Marie Marchand-Arvier ne devait être que la numéro 3 d’une équipe de France féminine qui arrivait conquérante à Sotchi. Forte de ses deux championnes du monde à Schladming l’année dernière, Marion Rolland et Tessa Worley, les Bleues étaient ambitieuses dans le sillage de leurs leaders. Mais voilà, le ski et ses blessures sont passés par là. Les deux ruptures des ligaments croisés à quelques mois d’intervalle ont obligé le staff de l’équipe de France à trouver une autre leader. Et les prétendantes ne se bousculaient pas au portillon, en raison des résultats moyens. Pire, celle qui devait s’imposer logiquement par son palmarès – un titre de vice-championne du monde de Super-G en 2009 – était larguée. Marie Marchand-Arvier n’était pas dans la première liste des sélectionnés publiée le 22 janvier. Elle a du patienter cinq jours de plus pour obtenir son billet pour Sotchi. Et réussir entre-temps son meilleur résultat de la saison lors du Super-G de Cortina d’Ampezzo (une neuvième place).

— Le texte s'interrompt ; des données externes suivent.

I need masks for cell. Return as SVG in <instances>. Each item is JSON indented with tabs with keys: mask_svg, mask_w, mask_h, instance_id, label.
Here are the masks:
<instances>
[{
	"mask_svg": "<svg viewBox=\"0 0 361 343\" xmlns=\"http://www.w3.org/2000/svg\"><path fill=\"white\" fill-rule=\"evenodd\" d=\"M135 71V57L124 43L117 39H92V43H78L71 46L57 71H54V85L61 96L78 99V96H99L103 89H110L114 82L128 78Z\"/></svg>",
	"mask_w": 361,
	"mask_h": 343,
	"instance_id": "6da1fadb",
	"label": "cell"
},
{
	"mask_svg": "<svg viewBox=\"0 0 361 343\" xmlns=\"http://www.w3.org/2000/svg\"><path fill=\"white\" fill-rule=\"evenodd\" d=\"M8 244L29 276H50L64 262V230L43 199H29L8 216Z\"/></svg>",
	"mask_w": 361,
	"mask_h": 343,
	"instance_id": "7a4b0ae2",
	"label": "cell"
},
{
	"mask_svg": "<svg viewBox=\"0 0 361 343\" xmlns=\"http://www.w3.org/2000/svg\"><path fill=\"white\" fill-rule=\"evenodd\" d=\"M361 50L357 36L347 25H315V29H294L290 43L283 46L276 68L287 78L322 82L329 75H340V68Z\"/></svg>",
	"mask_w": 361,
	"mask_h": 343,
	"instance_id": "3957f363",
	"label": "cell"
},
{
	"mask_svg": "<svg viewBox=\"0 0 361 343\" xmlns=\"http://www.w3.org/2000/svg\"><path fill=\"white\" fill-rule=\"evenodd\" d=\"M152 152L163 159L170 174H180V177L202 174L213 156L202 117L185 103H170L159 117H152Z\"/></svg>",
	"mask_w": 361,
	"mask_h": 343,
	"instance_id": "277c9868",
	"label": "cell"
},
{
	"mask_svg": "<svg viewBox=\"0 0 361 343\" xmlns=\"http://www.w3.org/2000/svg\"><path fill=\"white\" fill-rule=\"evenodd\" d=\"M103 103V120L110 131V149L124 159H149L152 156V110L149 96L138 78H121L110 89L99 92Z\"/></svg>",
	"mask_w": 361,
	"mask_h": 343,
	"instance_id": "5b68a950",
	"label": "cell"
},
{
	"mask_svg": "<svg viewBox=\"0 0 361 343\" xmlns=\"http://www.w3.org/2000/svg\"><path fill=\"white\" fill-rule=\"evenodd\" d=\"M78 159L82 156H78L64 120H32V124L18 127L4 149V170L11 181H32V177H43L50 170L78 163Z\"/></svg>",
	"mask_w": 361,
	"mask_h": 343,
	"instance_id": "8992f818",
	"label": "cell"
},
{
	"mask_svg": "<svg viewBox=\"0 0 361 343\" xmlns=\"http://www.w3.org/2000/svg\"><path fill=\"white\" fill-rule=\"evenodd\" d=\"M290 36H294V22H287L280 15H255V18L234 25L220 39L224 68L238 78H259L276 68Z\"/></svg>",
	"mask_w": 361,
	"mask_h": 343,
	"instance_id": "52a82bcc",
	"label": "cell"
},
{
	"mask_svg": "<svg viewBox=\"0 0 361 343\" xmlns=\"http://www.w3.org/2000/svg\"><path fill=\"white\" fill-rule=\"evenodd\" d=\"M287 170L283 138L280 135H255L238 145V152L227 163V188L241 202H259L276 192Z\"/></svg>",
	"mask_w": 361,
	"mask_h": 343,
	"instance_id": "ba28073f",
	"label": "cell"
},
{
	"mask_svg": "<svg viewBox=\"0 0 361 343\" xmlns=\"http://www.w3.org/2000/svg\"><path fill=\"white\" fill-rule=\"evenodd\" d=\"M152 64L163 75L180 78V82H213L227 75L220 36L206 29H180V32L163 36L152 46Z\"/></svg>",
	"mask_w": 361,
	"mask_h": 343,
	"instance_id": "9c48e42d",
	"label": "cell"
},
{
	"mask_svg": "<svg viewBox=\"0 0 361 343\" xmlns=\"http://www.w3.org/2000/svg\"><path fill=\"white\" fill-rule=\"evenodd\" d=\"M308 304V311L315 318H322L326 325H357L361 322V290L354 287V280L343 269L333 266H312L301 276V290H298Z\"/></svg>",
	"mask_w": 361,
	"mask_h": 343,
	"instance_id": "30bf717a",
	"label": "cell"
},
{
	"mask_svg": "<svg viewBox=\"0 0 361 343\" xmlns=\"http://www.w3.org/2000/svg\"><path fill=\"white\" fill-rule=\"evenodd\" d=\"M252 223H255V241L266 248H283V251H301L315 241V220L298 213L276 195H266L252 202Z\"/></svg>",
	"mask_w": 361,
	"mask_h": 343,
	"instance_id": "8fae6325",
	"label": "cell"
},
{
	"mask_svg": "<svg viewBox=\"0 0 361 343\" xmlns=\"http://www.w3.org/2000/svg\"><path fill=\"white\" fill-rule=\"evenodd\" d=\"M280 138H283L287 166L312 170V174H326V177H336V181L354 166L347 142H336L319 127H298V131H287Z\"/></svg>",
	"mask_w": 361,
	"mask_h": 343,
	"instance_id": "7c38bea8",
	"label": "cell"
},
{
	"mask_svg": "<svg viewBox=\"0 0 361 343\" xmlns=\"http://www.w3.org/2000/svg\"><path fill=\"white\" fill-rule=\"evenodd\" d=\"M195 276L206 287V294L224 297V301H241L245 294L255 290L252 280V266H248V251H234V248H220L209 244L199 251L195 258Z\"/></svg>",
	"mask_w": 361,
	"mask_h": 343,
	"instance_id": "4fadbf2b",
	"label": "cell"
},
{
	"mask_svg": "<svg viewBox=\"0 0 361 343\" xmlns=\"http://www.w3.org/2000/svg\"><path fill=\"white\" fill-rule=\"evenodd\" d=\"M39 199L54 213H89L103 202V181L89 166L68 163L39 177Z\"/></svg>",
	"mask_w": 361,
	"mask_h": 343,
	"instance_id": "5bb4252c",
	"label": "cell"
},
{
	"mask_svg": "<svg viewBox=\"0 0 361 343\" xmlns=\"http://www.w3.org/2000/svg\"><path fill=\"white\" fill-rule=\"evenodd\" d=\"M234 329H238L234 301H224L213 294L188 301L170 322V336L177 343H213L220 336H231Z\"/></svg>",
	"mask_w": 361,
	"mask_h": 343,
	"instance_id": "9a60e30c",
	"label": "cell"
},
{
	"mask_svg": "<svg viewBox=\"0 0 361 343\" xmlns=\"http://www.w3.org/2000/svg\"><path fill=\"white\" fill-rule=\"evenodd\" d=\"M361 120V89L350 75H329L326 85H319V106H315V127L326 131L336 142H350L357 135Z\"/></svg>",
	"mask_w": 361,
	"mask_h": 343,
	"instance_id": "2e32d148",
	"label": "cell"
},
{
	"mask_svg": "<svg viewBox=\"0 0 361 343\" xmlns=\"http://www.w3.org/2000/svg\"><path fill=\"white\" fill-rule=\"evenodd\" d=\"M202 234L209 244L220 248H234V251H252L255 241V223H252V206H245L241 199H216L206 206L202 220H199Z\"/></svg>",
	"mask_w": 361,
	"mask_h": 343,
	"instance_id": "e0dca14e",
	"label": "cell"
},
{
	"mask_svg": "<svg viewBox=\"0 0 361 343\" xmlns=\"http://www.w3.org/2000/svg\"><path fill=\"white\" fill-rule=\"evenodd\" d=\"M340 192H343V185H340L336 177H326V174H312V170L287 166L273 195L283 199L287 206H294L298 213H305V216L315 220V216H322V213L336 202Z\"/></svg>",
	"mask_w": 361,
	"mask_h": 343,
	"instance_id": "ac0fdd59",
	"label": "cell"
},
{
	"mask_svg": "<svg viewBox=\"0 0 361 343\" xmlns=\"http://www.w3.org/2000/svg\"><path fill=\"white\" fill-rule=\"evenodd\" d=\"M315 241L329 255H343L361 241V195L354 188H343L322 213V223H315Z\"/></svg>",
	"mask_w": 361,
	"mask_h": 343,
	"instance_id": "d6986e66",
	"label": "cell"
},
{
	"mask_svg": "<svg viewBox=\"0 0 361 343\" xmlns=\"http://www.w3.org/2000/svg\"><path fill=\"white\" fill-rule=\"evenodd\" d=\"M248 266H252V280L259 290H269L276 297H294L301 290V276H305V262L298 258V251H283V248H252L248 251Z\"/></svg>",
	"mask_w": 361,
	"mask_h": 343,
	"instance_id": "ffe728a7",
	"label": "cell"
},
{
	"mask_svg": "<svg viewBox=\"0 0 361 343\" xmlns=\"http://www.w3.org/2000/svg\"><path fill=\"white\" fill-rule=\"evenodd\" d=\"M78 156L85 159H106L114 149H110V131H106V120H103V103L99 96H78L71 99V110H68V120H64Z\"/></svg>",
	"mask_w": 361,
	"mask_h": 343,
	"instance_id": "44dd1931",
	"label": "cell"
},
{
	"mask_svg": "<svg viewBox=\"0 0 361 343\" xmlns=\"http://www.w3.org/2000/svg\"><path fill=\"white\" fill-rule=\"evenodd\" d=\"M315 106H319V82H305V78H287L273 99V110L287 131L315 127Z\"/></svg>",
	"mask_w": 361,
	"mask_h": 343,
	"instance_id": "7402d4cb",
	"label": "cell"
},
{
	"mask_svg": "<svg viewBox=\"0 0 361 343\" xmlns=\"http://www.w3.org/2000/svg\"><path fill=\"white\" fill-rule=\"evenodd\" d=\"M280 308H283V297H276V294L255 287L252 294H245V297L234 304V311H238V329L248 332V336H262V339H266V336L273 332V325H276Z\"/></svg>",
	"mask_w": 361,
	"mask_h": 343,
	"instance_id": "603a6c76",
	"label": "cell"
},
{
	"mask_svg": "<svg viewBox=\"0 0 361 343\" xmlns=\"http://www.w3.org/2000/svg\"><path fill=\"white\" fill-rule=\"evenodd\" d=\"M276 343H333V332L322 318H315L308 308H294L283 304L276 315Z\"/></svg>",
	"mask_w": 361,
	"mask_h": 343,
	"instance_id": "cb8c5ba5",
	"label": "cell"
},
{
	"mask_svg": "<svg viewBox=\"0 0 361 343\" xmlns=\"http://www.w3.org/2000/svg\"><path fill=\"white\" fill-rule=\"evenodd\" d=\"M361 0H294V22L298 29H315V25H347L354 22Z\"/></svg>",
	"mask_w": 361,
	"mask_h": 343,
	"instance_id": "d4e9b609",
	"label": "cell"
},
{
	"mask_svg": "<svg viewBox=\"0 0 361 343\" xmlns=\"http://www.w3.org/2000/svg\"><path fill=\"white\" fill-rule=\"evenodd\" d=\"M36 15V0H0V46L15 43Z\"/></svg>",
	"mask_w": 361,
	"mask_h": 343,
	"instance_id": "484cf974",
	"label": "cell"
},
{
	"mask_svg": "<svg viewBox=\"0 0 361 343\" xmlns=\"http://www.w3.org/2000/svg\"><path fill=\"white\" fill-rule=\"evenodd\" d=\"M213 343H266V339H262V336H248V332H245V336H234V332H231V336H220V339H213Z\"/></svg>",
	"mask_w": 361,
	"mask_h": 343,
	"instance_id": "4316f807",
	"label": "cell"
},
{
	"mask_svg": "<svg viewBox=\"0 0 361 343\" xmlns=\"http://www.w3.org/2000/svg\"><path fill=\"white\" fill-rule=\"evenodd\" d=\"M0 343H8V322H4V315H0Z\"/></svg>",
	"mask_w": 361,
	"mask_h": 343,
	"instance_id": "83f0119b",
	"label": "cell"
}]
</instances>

Entre blessure et mauvais résultats

La skieuse de 28 ans revient de loin. Pas aussi loin que ses camarades Worley et Rolland, mais sa chute à Val d’Isère fin décembre l’a contrainte à s’arrêter quelques semaines. Un mal pour un bien. Mal car elle retrouvait des sensations après un début de saison éloigné de ses attentes. Et bien, car ça lui a permis de faire le point sur elle et son ski. "Je me suis trop focalisée sur le résultat. Ca été parasitaire car je n’ai jamais trouvé le relâchement et la fluidité en course", avouait-elle dans L’Equipe fin janvier. Et l’absence des deux locomotives du ski féminin tricolore ne l’a pas aidé à remonter la pente. Le poids qui pèse sur le chef de file, la skieuse l’a ressenti. Peut-être un peu trop. "Je sens le poids sur mes épaules. C’est dur", assurait-elle. Résultats, hormis cette 14e place lors de l’ouverture de la saison à Beaver Creek (descente), Marie Marchand-Arvier n’ était entrée qu’une fois dans le Top 20 (20e de la descente de Lake Louise).

Tout pour les Jeux

Dans ce contexte, la 9e place en Italie a du la rassurer et l’a remise sur les rails avant les JO. Sotchi, désormais, son seul et unique rendez-vous. "La saison, je m’en fous ! Ce sont les Jeux qui comptent", lançait-elle fin janvier, celle qui est 50e du classement général de la Coupe du monde. En Russie, ce seront les troisièmes pour elle. Elle avait découvert à Turin, avant de jouer placée à Vancouver (7e de la descente, 10e du Super G). Quatre ans plus tard, à 28 ans, elle a tout fait pour être prête. "Les JO, ça fait partie de moi. Dès février 2013, j’ai commencé à travailler avec une préparatrice mentale pour me poser les bonnes questions", soufflait-elle. Et ça a payé puisque la perspective des Jeux ne l’effrayait pas du tout, quinze jours avant le début. La peur domptée, à elle désormais de dominer son ski.